• **EXERCISE DETAILS**
Reproduce the listing below word for word, keeping every line and its order unchanged.

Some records
========================
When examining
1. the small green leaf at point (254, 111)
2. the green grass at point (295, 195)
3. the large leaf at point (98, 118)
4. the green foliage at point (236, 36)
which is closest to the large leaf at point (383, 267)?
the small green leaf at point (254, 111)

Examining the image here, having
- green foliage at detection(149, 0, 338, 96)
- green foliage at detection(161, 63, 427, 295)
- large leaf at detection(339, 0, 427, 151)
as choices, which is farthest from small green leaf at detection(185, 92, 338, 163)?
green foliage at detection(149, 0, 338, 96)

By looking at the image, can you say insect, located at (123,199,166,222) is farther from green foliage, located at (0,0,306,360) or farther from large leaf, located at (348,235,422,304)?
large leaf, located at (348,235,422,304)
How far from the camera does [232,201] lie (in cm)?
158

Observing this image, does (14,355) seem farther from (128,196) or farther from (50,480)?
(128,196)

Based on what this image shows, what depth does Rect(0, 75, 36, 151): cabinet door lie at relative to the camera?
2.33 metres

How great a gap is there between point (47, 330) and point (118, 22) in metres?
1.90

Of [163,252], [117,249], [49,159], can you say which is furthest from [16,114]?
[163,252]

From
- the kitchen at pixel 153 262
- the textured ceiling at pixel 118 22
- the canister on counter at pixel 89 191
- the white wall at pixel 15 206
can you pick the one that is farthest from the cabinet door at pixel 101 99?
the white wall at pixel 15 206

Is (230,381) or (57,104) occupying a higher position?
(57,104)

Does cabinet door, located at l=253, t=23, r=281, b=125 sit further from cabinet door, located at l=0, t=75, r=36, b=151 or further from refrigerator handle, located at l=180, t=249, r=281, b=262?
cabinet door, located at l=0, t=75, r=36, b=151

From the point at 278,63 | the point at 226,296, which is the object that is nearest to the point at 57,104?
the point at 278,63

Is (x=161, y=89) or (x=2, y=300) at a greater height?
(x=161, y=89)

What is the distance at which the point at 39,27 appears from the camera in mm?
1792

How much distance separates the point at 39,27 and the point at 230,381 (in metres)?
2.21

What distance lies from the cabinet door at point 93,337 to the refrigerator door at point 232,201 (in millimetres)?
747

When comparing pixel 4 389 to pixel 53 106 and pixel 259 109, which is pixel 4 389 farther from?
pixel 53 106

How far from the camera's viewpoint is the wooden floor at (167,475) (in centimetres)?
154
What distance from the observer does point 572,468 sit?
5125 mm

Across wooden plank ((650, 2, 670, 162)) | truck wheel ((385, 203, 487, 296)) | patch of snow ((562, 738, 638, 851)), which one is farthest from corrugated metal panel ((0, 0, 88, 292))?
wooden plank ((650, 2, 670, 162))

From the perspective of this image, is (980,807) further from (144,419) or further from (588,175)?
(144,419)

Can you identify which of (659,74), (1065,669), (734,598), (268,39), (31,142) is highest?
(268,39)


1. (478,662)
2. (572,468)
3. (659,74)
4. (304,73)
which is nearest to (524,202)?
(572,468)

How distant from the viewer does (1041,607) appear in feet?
========================
• **RESULT FOR THIS EXERCISE**
When examining
1. the small green leaf at point (254, 111)
2. the green grass at point (295, 195)
3. the large leaf at point (98, 118)
4. the green foliage at point (236, 36)
which is closest to the large leaf at point (383, 267)?
the small green leaf at point (254, 111)

Examining the image here, having
- green foliage at detection(149, 0, 338, 96)
- green foliage at detection(161, 63, 427, 295)
- large leaf at detection(339, 0, 427, 151)
as choices, which is farthest from small green leaf at detection(185, 92, 338, 163)?
green foliage at detection(149, 0, 338, 96)

By looking at the image, can you say insect, located at (123,199,166,222) is farther from green foliage, located at (0,0,306,360) or farther from large leaf, located at (348,235,422,304)?
large leaf, located at (348,235,422,304)
How far from the camera does [232,201] lie (in cm)?
158

Observing this image, does (14,355) seem farther from (128,196) or farther from (50,480)?
(128,196)

Based on what this image shows, what depth does Rect(0, 75, 36, 151): cabinet door lie at relative to the camera?
2.33 metres

How great a gap is there between point (47, 330) and point (118, 22) in metres?
1.90

Of [163,252], [117,249], [49,159], can you say which is furthest from [16,114]?
[163,252]

From
- the kitchen at pixel 153 262
- the textured ceiling at pixel 118 22
- the canister on counter at pixel 89 191
- the white wall at pixel 15 206
can you pick the one that is farthest from the cabinet door at pixel 101 99?
the white wall at pixel 15 206

Is (230,381) or (57,104) occupying a higher position?
(57,104)

Does cabinet door, located at l=253, t=23, r=281, b=125 sit further from cabinet door, located at l=0, t=75, r=36, b=151 or further from refrigerator handle, located at l=180, t=249, r=281, b=262?
cabinet door, located at l=0, t=75, r=36, b=151

From the point at 278,63 | the point at 226,296, which is the object that is nearest to the point at 57,104?
the point at 278,63

Is (x=161, y=89) or (x=2, y=300) at a greater height?
(x=161, y=89)

What is the distance at which the point at 39,27 appears from the camera in mm?
1792

How much distance separates the point at 39,27 and the point at 230,381 (in metres)?
2.21

What distance lies from the cabinet door at point 93,337 to the refrigerator door at point 232,201 (in millimetres)?
747

When comparing pixel 4 389 to pixel 53 106 and pixel 259 109, which is pixel 4 389 farther from?
pixel 53 106

How far from the camera's viewpoint is the wooden floor at (167,475) (in centimetres)?
154
What distance from the observer does point 572,468 sit?
5125 mm

Across wooden plank ((650, 2, 670, 162)) | truck wheel ((385, 203, 487, 296)) | patch of snow ((562, 738, 638, 851)), which one is farthest from corrugated metal panel ((0, 0, 88, 292))?
wooden plank ((650, 2, 670, 162))

From the perspective of this image, is (980,807) further from (144,419) or further from (588,175)?
(144,419)

Can you identify which of (659,74), (1065,669), (734,598), (268,39), (31,142) is highest?
(268,39)


1. (478,662)
2. (572,468)
3. (659,74)
4. (304,73)
which is nearest to (524,202)?
(572,468)

How distant from the viewer does (1041,607) appear in feet?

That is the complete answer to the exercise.